Image-text web data:
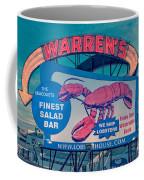 Warrens Lobster House Neon Sign Kittery Maine Coffee Mug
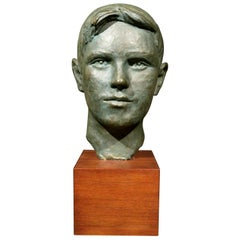 Mid-20th Century Plaster Bust of a Young Man, by Harold Sampson Pfeiffer S.S.C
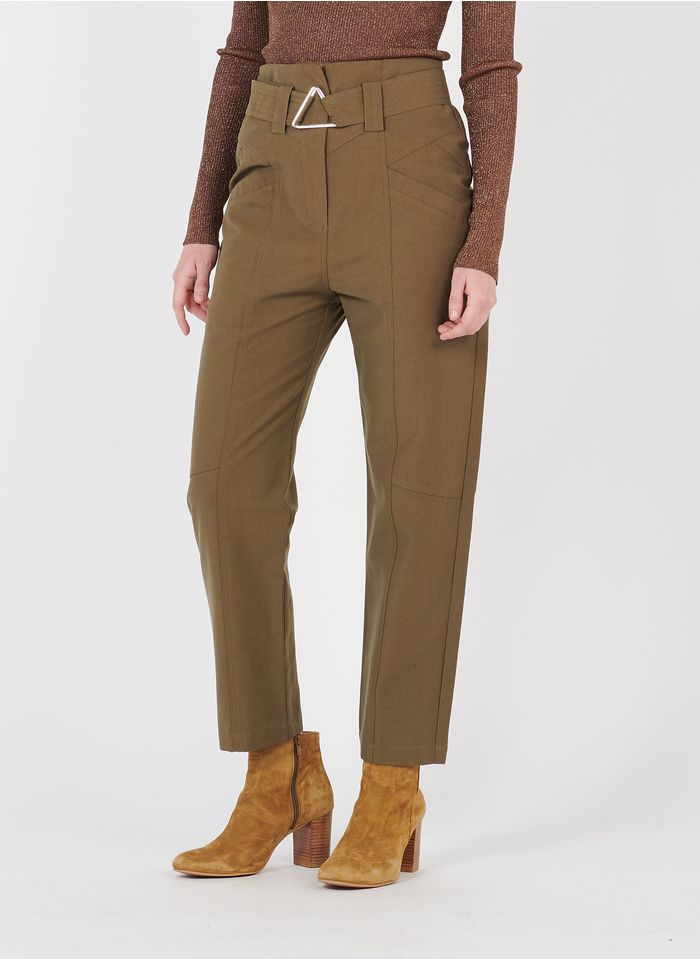 SUNCOO Pantalon carotte en coton mélangé Kaki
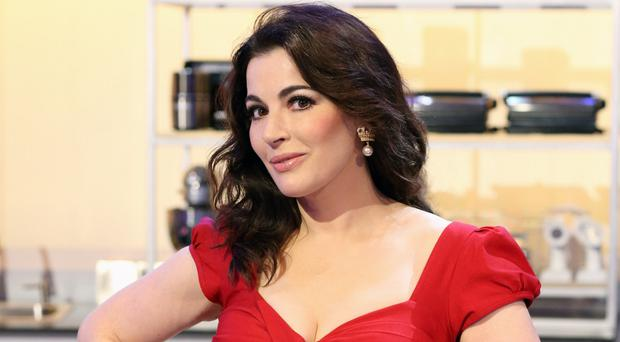 Domestic goddess: Nigella Lawson has won millions of fans through her books and television series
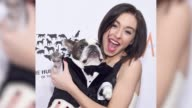 Celebrities friends and fans continue to mourn the loss of Christina Grimmie Getty Images News Flash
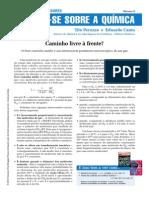 livre_caminho_médio.pdf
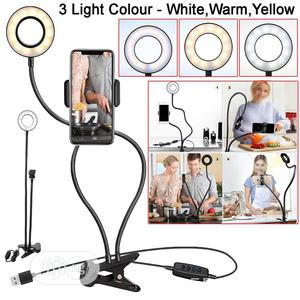 Selfie Ring Light, Cell Phone Holder Stand for Live Stream   Accessories for Mobile Phones & Tablets for sale in Lagos State, Lagos Island (Eko)
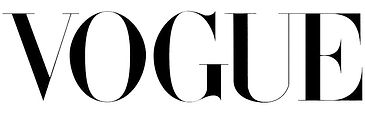 kisspng-vogue-cafe-fashion-vogue-italia-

Task ▸
Could you return all the entries exactly as they appear, minus the pictures?

Answer for this exercise ▸
 Warrens Lobster House Neon Sign Kittery Maine Coffee Mug
 Mid-20th Century Plaster Bust of a Young Man, by Harold Sampson Pfeiffer S.S.C
 SUNCOO Pantalon carotte en coton mélangé Kaki
 Domestic goddess: Nigella Lawson has won millions of fans through her books and television series
 Celebrities friends and fans continue to mourn the loss of Christina Grimmie Getty Images News Flash
 livre_caminho_médio.pdf
 Selfie Ring Light, Cell Phone Holder Stand for Live Stream   Accessories for Mobile Phones & Tablets for sale in Lagos State, Lagos Island (Eko)
 kisspng-vogue-cafe-fashion-vogue-italia-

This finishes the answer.